_What is being asked_: Would you set down the lines running from the one that holds "Гамбургер с красной рыбой" to the final line of the listing, both included, exactly and with no others?

◆ ◆ ◆ ◆

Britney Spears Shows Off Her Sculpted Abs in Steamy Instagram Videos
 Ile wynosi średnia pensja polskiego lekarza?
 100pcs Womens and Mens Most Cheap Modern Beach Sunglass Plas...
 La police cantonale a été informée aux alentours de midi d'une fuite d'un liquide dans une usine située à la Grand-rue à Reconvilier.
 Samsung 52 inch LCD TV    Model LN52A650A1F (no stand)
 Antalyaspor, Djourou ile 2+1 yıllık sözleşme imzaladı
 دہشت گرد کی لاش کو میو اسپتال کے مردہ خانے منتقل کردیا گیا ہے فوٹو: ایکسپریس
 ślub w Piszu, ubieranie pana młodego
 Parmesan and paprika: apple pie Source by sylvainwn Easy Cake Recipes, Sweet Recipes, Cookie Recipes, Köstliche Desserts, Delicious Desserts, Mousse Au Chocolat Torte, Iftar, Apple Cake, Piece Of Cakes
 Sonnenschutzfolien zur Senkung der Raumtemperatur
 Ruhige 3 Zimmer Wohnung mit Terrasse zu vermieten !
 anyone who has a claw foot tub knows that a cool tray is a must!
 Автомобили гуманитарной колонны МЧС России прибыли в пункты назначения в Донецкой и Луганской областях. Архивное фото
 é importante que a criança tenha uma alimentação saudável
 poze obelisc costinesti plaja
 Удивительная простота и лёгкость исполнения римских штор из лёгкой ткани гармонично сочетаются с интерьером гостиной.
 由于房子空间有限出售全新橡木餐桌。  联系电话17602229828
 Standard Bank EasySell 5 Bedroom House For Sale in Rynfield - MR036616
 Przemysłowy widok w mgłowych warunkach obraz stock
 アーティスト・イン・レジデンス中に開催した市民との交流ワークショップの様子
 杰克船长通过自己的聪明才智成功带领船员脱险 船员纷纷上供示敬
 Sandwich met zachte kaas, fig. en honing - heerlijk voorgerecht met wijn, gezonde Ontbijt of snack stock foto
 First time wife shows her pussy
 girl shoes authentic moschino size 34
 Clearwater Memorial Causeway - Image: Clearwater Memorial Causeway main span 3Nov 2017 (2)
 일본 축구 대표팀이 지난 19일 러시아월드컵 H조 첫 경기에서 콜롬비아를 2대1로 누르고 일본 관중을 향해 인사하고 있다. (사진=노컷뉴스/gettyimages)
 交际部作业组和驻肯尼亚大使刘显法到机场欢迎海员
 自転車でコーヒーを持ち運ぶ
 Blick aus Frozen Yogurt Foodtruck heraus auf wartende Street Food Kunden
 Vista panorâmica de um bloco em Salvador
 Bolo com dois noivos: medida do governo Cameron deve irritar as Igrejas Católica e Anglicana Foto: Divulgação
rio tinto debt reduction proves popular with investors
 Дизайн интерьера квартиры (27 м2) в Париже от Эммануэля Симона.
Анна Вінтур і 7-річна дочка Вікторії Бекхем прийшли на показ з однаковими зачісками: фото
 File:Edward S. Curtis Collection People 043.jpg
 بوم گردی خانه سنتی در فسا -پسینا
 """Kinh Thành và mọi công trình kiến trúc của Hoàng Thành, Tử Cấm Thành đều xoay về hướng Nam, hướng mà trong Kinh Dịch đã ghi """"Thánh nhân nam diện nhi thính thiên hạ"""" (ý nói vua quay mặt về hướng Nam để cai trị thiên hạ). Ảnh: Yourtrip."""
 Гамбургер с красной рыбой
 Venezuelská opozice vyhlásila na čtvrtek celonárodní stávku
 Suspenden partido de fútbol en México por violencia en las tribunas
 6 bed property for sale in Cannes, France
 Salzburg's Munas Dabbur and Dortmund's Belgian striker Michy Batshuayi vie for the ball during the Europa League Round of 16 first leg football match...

◆ ◆ ◆ ◆

_Your solution_:
 Гамбургер с красной рыбой
 Venezuelská opozice vyhlásila na čtvrtek celonárodní stávku
 Suspenden partido de fútbol en México por violencia en las tribunas
 6 bed property for sale in Cannes, France
 Salzburg's Munas Dabbur and Dortmund's Belgian striker Michy Batshuayi vie for the ball during the Europa League Round of 16 first leg football match...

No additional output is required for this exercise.